**What needs to be done**
Return each line in the data below that includes the word "separating". Case counts.
[Start of Data rows]
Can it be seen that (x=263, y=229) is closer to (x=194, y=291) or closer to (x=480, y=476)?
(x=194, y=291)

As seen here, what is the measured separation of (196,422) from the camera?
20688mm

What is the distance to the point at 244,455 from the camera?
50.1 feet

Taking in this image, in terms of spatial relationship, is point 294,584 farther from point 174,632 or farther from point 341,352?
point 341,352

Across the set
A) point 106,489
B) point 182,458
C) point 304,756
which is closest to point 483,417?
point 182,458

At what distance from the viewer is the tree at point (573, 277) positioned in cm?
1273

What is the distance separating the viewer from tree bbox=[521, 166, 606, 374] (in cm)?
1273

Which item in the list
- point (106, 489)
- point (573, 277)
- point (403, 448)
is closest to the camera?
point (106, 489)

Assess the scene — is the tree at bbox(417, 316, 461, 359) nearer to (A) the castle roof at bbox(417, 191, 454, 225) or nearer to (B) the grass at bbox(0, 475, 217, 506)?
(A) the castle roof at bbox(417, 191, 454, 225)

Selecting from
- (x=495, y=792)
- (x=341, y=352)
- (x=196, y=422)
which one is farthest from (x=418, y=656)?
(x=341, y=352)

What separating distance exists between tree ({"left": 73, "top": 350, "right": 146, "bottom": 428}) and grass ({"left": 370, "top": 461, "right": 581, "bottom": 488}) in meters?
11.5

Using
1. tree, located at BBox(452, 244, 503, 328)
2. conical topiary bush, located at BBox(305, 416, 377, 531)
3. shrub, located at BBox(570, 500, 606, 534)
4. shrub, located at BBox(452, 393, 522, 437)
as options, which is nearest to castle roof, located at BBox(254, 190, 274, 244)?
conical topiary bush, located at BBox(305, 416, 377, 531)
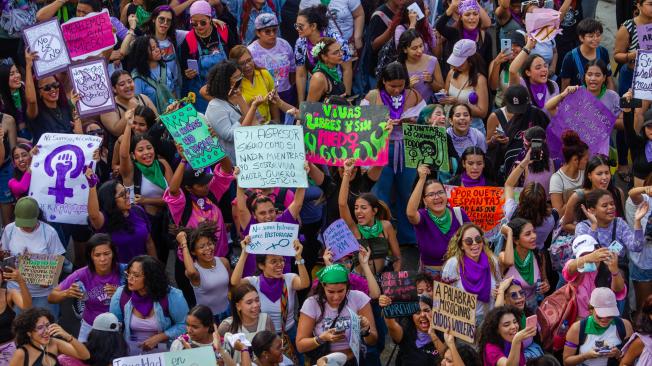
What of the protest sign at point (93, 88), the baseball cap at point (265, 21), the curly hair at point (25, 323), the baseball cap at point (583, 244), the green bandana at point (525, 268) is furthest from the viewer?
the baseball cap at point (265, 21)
[End of Data rows]
[Start of Data rows]
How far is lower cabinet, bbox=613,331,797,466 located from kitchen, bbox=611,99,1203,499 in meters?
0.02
[End of Data rows]
**Result of this exercise**
What is the distance separating the viewer from tree bbox=[521, 166, 606, 374] (in cm)?
What separating distance exists between tree ({"left": 73, "top": 350, "right": 146, "bottom": 428}) and grass ({"left": 370, "top": 461, "right": 581, "bottom": 488}) in meters?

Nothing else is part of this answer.